(Dataset excerpts)
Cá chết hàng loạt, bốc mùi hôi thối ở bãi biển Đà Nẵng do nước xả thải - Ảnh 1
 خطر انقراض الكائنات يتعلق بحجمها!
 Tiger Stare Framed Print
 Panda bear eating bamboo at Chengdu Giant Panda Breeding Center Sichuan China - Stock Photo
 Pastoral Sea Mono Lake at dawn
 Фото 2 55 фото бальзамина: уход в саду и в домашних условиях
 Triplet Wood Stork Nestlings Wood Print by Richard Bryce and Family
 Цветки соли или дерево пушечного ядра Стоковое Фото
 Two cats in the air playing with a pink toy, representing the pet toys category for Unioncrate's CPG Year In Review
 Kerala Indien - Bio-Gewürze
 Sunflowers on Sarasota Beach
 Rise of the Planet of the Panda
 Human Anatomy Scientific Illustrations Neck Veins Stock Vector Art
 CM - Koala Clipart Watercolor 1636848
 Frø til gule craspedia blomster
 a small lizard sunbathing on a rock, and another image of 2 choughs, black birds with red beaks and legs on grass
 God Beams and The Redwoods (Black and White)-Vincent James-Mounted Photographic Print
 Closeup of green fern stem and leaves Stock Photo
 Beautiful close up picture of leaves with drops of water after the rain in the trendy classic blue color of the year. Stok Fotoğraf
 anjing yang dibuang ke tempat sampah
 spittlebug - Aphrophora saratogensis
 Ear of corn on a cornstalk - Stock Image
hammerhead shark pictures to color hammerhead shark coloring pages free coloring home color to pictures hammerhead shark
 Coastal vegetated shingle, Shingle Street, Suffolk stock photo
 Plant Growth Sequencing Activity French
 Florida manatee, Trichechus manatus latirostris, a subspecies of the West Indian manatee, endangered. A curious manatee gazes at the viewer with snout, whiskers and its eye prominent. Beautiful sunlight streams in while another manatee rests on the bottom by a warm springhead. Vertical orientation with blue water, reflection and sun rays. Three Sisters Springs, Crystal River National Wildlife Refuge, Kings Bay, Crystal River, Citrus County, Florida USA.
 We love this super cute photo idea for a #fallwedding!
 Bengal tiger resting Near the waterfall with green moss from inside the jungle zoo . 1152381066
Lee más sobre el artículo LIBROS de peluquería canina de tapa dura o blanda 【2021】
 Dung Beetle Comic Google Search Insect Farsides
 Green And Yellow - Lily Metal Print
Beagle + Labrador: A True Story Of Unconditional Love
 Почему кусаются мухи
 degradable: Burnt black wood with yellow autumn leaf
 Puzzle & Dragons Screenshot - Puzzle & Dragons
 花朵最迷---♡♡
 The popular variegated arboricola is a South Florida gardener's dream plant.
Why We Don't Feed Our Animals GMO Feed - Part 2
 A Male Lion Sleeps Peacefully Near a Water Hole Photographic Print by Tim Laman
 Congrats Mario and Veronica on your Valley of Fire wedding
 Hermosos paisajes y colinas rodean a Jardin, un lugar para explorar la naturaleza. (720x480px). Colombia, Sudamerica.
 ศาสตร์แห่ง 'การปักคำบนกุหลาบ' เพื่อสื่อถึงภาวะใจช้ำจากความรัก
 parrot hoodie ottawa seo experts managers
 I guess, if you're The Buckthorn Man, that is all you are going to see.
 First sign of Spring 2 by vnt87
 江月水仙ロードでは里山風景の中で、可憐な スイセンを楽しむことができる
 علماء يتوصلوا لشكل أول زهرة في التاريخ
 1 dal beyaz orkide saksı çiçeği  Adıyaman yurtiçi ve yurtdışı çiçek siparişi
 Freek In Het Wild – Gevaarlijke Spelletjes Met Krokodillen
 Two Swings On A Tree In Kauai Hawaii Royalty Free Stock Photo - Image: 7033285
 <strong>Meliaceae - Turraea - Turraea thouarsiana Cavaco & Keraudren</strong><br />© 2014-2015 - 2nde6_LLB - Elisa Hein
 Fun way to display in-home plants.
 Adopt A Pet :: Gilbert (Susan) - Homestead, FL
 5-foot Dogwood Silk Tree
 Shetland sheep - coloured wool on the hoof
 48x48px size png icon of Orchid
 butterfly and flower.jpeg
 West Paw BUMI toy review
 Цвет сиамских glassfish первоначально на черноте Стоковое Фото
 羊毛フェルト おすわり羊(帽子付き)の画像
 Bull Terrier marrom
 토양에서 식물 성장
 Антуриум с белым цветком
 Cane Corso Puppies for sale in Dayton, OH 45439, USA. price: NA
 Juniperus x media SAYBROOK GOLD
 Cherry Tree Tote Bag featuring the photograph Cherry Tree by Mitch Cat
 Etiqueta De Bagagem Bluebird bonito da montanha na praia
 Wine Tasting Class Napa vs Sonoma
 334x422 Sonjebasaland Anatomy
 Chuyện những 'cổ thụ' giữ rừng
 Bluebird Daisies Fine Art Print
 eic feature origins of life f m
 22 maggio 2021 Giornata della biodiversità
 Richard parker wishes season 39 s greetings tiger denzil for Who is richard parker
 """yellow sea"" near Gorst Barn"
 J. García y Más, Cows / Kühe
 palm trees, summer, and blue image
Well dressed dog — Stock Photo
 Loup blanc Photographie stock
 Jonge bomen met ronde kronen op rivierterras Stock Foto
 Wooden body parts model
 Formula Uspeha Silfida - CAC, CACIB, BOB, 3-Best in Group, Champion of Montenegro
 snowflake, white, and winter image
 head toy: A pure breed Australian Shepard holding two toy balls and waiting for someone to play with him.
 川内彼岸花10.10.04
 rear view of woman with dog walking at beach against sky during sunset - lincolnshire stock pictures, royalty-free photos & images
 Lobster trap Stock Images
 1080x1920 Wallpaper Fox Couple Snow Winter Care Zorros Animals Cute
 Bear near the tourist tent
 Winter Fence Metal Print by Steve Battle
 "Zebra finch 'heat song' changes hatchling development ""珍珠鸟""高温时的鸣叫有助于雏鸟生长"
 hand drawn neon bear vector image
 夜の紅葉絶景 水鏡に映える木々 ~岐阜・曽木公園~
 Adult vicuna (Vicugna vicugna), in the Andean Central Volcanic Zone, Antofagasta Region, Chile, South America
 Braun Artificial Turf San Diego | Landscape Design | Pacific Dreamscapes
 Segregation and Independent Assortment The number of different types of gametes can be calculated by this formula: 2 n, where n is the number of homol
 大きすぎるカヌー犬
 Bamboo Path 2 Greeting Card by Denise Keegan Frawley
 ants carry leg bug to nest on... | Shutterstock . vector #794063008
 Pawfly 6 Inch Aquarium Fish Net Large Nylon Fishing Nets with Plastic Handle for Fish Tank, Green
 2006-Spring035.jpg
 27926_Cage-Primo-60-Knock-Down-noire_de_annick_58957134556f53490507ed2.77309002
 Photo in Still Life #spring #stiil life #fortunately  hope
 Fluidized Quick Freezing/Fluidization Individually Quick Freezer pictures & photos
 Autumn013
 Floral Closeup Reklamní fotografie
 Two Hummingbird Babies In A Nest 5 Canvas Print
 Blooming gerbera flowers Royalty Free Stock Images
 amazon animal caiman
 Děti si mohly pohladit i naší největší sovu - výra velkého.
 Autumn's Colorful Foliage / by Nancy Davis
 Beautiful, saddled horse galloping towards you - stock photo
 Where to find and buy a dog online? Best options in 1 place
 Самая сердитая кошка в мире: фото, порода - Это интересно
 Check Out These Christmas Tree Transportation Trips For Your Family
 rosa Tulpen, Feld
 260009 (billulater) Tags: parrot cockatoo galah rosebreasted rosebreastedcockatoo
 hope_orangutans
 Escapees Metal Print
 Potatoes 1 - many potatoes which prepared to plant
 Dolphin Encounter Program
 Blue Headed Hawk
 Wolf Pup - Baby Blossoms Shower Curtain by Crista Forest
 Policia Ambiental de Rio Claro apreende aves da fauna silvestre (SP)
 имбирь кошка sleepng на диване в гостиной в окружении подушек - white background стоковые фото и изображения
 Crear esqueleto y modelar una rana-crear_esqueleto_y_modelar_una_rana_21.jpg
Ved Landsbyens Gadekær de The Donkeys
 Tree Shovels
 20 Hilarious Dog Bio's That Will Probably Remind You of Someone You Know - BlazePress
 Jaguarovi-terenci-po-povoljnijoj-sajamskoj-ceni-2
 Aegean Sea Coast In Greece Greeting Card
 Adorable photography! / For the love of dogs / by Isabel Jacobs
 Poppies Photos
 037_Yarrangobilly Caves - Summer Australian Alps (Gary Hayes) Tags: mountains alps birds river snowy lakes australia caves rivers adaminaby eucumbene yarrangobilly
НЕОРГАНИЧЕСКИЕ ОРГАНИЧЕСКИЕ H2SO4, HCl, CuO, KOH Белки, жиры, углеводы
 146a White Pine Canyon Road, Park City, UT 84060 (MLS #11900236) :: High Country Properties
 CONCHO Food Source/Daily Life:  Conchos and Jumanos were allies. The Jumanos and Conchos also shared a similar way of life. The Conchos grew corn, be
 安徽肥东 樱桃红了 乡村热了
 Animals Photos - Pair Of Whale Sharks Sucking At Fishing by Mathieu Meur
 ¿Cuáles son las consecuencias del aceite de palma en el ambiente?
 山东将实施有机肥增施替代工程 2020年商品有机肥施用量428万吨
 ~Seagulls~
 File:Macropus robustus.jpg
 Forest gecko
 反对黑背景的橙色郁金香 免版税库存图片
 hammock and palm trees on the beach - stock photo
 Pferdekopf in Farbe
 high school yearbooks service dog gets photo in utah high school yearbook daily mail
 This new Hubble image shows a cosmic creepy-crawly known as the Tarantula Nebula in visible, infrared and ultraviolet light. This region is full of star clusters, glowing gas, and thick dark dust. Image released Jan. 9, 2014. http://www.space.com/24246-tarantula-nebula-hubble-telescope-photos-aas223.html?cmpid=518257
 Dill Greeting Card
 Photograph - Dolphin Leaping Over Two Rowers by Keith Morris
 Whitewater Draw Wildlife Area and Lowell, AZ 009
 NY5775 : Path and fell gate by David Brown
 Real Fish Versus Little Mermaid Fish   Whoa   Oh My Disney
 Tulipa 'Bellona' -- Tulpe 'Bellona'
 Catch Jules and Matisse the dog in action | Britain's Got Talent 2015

■ **Task instructions**:
Could you reproduce, exactly, every line above from the line with "I guess, if" to the line with "Two Swings On", and no other line? Both ends count.

■ **Final answer**:
 I guess, if you're The Buckthorn Man, that is all you are going to see.
 First sign of Spring 2 by vnt87
 江月水仙ロードでは里山風景の中で、可憐な スイセンを楽しむことができる
 علماء يتوصلوا لشكل أول زهرة في التاريخ
 1 dal beyaz orkide saksı çiçeği  Adıyaman yurtiçi ve yurtdışı çiçek siparişi
 Freek In Het Wild – Gevaarlijke Spelletjes Met Krokodillen
 Two Swings On A Tree In Kauai Hawaii Royalty Free Stock Photo - Image: 7033285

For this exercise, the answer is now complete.